Влетел в музейный холл какой-то долговязый человек, навис над седенькой тетушкой, резко развернулся на каблуках и направился к ним. Лицо у него побагровело от прилившей крови, глаз почти не было видно:
— Ты почему на звонки не отвечаешь?! — сразу накинулся он на Машу, и та, сгорбившись, полезла в карман за мобильником.
— А это, видимо, и есть Стас, большая Машина любовь, — фыркнула Галка и прижалась к Маше плечом. — Молодой человек, как грубо.
— Ты кто такая вообще?
— Вы еще передеритесь тут, — примиряющее выставила ладони Дана, и из-под ее руки тут же выскочила и помчалась по залу младшая сестра.
— И подеремся, если надо. Хамит, понимаешь.
— Галь, не надо, — Маша заглянула в телефон с таким раскаявшимся видом, будто ее увидели обнаженной посреди запруженной людьми площади. Стас пыхтел.
— Сам разберусь.
— Я вижу, как ты разбираешься. Будет он еще орать, — и Галка обхватила Машу рукой за плечи. — Ты кого нашла-то вообще?
— Перестань. Я его люблю.
— Как полюбила, так и разлюбишь. Мы с тобой еще поговорим по этому поводу. Работа небыстрая, но жизнь-то чего ломать?.. Столько пацанов вокруг красивых, а ты зверюгу какого-то выбрала.
— Все сказала? — Стас вытянулся с таким видом, будто вот-вот ударит ее. Даже Виталий Павлович, обвешанный внуками, потянулся на громкие голоса. — Она сама решит, как и кого ей любить.
— Ты…
— Проблемы? — Палыч улыбался, но недобро, с угрозой.
Стас отступил.
— А еще у нас Сафар есть, — влезла захмелевшая Галка, — он к Маше, как к дочери относится. Так что попробуй только…
— Ну пожалуйста! — Маша, пылающая, вырывалась и подхватила Стаса под локоть. — Пойдем, я тебе скажу… я же звала на выставку, не помнишь? Надеялась, что ты приедешь.
— А напомнить не судьба? — зашипел он, косясь на Галку. — Я что, все сам помнить должен?!
Они отошли, перешептываясь: Маша горбилась и скрючивалась, Стас раздувался от каждого слова. Галку держали в четыре руки, пока Стас, выдохнув, не прижал Машу к себе и не нашел губами ее бледный лоб. Смотрительницы задохнулись от возмущения, но смолчали.
Снова хлопнула дверь — влетела растрепанная низенькая женщина, напоминающая дубовую кадку, с пузатым синтепоновым конвертом в руках. Она сдернула шапку и кинулась к Кристине:
— Опоздала, опоздала, прости меня! Не закончилось?!
— Закончилось, — хмуро ответила Кристина. — Уже собираемся.
Смотрительницы-тетки выдохнули с облегчением.
— Да есть еще время, давайте я маленького подержу, а вы картины посмотрите… — и Дана потянулась к Шмелю. Женщина засияла:
— Спасибо! Я быстренько пробегу и вернусь.
И умчалась, задерживаясь возле каждой картины по десять-пятнадцать секунд для порядка, как сделал бы любой нормально-обычный посетитель музея. Вся какая-то вздрагивающая, торопливая, она то склонялась над чьей-нибудь вазой с отколотым горлышком, то почти утыкалась носом в пестрые мазки.

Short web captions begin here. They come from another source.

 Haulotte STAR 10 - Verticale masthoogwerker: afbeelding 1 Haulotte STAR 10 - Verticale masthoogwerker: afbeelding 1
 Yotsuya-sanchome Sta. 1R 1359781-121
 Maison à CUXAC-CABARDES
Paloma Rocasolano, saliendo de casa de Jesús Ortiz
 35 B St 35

— Мама? — негромко спросила Дана, покачивая Шмеля. Кристина забрала у нее ребенка, достала из кокона, пощупала загривок под темным жестким волосом, не жарко ли малому. Поудобнее устроила на руке.
— Мама.
— Давай подержу, мне не сложно.
— Мне тоже, — Кристине, конечно, хотелось отдать Шмеля, вручить его кому-нибудь и сбежать под благовидным предлогом, тем более что ей самой предложили, но нельзя. Слишком легким казалось ей предать то обещание на верхушке разваливающегося собственного мира — по сути, на отсыпной горе из глыб и булыжников, промороженных, засыпанных плотным снегом. Поэтому Кристина и держала сына на руках, и улыбалась ему через силу, сонному, розовощекому.
Она — мать. И будет ею, чего бы ей это ни стоило.

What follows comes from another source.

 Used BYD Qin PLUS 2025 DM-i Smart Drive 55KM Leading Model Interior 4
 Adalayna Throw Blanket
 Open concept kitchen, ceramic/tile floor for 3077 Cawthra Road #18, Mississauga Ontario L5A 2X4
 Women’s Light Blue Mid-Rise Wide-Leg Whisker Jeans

После Юриного отъезда Кристина позвонила матери и вывалила все разом: и про то, как вылетела с учебы и зарабатывала теперь портретами домашних животных, и про скорую выставку в местечковом мелком музее, персональную, личную, очень важную, и под конец про Шмеля. Мама долго молчала, переваривая, скрипели и скрежетали шестерни у нее в голове — Кристина слышала это в телефонной трубке и задыхалась, стоя над сыном и сжимая его пятку дрожащей рукой. Шмель, удивленный, молчал, и лишь изредка перебирал мелкими пальчиками, будто каждым хотел коснуться ее ладони.